De Beers is investing heavily in diamond production. Supplies are dwindling but De Beers has sunk upwards of $30 billion into both exploration of new sources and extending the life of existing mines in Botswana, Namibia, South Africa, and Canada. He also lauded the success of De Beers’ partnership-based models, celebrating 45 years in Botswana with Debswana, the company owned 50/50 by De Beers and the Government of Botswana, and a similar situation of 20 years’ duration in Namibia with Namdeb, also a 50/50 joint partnership.
“These relationships are the world’s most successful public/private partnerships,” he told the audience.
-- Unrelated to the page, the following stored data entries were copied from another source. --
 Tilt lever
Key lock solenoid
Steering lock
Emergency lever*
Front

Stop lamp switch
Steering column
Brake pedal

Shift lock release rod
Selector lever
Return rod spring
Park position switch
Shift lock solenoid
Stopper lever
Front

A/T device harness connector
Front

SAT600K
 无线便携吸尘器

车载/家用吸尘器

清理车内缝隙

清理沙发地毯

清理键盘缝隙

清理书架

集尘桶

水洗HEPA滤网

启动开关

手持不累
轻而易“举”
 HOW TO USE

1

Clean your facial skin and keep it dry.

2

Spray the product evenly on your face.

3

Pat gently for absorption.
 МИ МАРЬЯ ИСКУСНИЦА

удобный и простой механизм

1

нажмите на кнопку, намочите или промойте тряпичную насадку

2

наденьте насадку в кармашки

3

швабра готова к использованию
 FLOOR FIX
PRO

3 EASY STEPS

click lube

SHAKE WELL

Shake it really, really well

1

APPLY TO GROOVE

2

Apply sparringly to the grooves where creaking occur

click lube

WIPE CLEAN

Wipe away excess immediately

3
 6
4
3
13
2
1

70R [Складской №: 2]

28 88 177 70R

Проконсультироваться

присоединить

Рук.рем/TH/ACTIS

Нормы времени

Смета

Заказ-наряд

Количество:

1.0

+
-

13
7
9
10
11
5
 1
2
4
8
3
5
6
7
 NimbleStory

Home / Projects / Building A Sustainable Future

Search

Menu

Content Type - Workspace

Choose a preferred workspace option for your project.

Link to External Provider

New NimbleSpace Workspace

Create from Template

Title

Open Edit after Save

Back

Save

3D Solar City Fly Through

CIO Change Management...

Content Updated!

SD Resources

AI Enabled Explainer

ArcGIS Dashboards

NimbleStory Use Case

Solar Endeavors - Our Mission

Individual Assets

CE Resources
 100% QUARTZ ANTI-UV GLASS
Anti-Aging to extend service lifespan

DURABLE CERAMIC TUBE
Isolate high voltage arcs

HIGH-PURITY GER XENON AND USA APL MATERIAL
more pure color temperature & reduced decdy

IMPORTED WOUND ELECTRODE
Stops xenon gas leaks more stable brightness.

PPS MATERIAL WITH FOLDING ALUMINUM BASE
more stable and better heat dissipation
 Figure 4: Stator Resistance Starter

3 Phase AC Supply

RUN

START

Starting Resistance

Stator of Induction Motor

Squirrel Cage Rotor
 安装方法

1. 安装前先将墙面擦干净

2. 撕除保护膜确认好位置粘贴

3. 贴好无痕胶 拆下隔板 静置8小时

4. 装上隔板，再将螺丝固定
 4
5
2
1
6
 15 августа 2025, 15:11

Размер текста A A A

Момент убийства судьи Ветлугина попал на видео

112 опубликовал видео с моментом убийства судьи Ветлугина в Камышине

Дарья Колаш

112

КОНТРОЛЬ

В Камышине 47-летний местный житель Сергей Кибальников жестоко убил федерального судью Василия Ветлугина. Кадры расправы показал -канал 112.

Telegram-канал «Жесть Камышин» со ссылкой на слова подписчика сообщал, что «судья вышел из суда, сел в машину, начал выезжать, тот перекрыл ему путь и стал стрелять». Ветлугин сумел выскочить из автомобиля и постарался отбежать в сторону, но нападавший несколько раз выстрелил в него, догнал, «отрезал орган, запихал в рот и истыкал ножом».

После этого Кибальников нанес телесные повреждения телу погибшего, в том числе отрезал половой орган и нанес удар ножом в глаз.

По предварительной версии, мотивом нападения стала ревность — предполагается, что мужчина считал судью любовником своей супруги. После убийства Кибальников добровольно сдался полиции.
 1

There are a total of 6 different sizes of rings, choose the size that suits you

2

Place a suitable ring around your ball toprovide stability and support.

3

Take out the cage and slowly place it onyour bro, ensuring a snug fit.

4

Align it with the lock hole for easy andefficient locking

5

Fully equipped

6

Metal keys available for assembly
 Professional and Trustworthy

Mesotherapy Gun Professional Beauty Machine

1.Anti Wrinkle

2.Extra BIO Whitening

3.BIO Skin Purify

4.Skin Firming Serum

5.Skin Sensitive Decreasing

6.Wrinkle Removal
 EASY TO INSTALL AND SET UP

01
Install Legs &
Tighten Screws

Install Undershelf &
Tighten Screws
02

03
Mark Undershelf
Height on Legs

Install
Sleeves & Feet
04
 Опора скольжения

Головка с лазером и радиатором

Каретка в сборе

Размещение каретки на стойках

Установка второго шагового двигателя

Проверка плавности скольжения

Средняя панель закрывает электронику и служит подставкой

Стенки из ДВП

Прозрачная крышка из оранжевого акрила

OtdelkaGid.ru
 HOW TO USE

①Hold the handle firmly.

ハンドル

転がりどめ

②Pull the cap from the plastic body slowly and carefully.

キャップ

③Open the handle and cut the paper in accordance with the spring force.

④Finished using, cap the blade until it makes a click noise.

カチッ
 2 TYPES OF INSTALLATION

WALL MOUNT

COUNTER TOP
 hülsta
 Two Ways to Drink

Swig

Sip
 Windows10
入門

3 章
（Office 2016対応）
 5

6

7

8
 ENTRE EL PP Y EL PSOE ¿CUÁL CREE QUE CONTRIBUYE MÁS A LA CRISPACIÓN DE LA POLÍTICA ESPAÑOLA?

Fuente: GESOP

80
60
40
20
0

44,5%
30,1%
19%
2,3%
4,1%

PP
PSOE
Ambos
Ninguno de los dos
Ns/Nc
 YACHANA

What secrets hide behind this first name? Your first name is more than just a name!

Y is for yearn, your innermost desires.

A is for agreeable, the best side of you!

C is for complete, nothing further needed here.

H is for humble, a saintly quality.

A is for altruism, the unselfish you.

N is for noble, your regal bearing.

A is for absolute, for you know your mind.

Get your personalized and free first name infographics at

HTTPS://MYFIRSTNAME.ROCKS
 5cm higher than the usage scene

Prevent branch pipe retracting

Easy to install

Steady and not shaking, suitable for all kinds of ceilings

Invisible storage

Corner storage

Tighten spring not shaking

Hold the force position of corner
The world’s appetite for diamonds is better than ever, he said. Even the most pessimistic scenario still sees major growth for diamonds. The United States, of course, is the world’s leading market, accounting for 40% of diamond sales, but major growth is coming from China, India, and other emerging markets. Indeed, in a survey of Forevermark U.S. retailers, 45% of respondents had increased diamond sales of at least 5% or higher over last year’s holiday figures. Forevermark sales were in line with overall diamond sales, but at a higher margin, said Mellier. And consumers are showing a marked preference for branded engagement rings: about 7% of U.S. consumers expressed a preference for a branded diamond in 2002, compared with about 35% in 2013.
Forevermark, meanwhile, now stands at 400 U.S. doors and 1,500 doors around the world, and last year sold more than 350,000 inscribed diamonds, an 47% increase over 2013 figures.
But there are challenges ahead. The increasing polarization of wealth between have and have-not will impact diamond and bridal jewelry sales, and poor returns on trade-ins can undermine consumers’ perception of value.
Of the credit crunch that has been choking profits in the supply chain, Mellier believes it’s a matter of balance. Current prices of rough remain high, creating very tight margins for polished suppliers who can’t pass along higher prices to buyers, but Mellier believes that with proper balancing of supply and demand, the market will straighten out. Supply is expected to plateau around 2020 and begin declining after that.
Prices have risen gradually, he says; they’re not rocketing 20% in a year, and as such, consumers have been able—and thus far willing—to absorb the price increases. As long as any increases remain gradual, he doesn’t see a tipping point where consumers will turn away from diamonds.
But that requires staying on top of the message that diamonds are forever, because the Millennial buyer—the primary audience for bridal jewelry—grew up in a throwaway world, where everything from clothes to electronics have a short shelf life of desirability.
“I see it in my own home,” Mellier told The Centurion, referring to his own children who are Millennial age. “Always new clothes, new electronics, even new boyfriends.” But, he says, though they may not admit it, in many ways Millennials are more traditional than earlier generations and they are very much receptive to the emotional aspect of diamonds. And, of course, the ethical sourcing, which he says consumers are proving more than willing to pay a 10% to 15% premium to have.
In concluding his general remarks, Mellier told the gathering, “If you’re selling ‘forever,’ you have to think long-term.”